ПРЕДЛОЖЕННЫЙ ТЕКСТ:
Читаем Купание в пруду под дождем полностью

«Мое святая святых – это человеческое тело, здоровье, ум, талант, вдохновение, любовь и абсолютнейшая свобода, свобода от силы и лжи, в чем бы последние две ни выражались» [74].

Его критиковали за это кажущееся отсутствие политической или нравственной позиции. Ранняя оценка Толстого: «Он очень даровит, и сердце у него, должно быть, доброе, но до сих пор нет у него своей определенной точки зрения» [75].

Но как раз за это качество мы его ныне и любим. В мире, где полно людей, которые, кажется, знают всё и с большим пылом, опираясь на малые (зачастую предвзятые) сведения, где отсутствие сомнений нередко путают с могуществом, велико облегчение находиться в обществе человека, достаточно уверенного в себе, чтобы сомневаться (то есть всегда оставаться пытливым).

Здоровье у Чехова было слабым (он умер в сорок четыре от туберкулеза), семья любящая, но душная, прославился он рано, и люди непрестанно донимали его просьбами. Но вопреки всему этому он оставался человеком чутким, радовался жизни, старался быть милосердным. «Сдержанность, – писал Труайя, – он считал признаком благовоспитанности; приличные люди своих злоключений не афишировали». Он прожил краткую лихорадочную жизнь, полную неподдельной щедрости. Он читал и рецензировал все рукописи, какие присылали ему, бесплатно лечил всех, кто в том нуждался, и давал денег больницам и школам по всей России – многие из них существуют и по сей день.

ЧТО НУЖНО СДЕЛАТЬ:
a - Ответьте по отрывку о Чехове:
(i) В каком возрасте и от чего умер Чехов?
(ii) Чего, согласно ранней оценке Толстого, у Чехова до сих пор не было?
(iii) Что Чехов, по словам Труайя, считал признаком благовоспитанности?
b - Верните дословно часть отрывка о Чехове, которая открывается словами «Но как раз за» и заканчивается словами «всегда оставаться пытливым).».
Материал здесь никак не используется.

ИСХОДНЫЕ ДАННЫЕ:

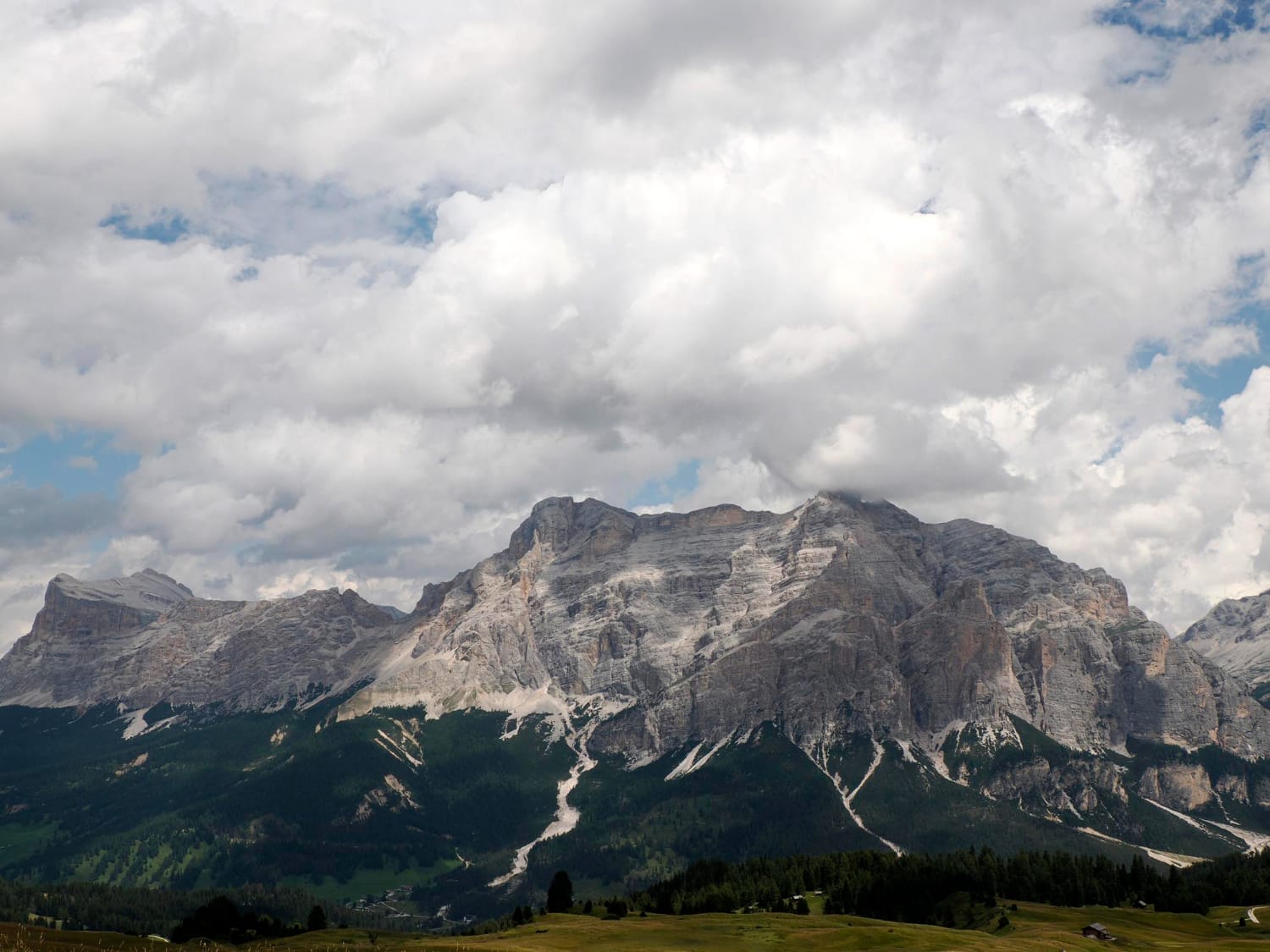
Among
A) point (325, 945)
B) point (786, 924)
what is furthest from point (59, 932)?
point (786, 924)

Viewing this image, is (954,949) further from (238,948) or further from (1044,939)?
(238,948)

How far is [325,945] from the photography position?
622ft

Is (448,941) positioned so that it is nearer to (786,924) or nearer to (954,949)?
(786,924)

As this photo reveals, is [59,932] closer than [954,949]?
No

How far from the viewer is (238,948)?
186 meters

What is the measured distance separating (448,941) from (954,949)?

ОТВЕТЫ:
a -
(i) В сорок четыре года, от туберкулеза.
(ii) Своей определенной точки зрения.
(iii) Сдержанность.

b -
Но как раз за это качество мы его ныне и любим. В мире, где полно людей, которые, кажется, знают всё и с большим пылом, опираясь на малые (зачастую предвзятые) сведения, где отсутствие сомнений нередко путают с могуществом, велико облегчение находиться в обществе человека, достаточно уверенного в себе, чтобы сомневаться (то есть всегда оставаться пытливым).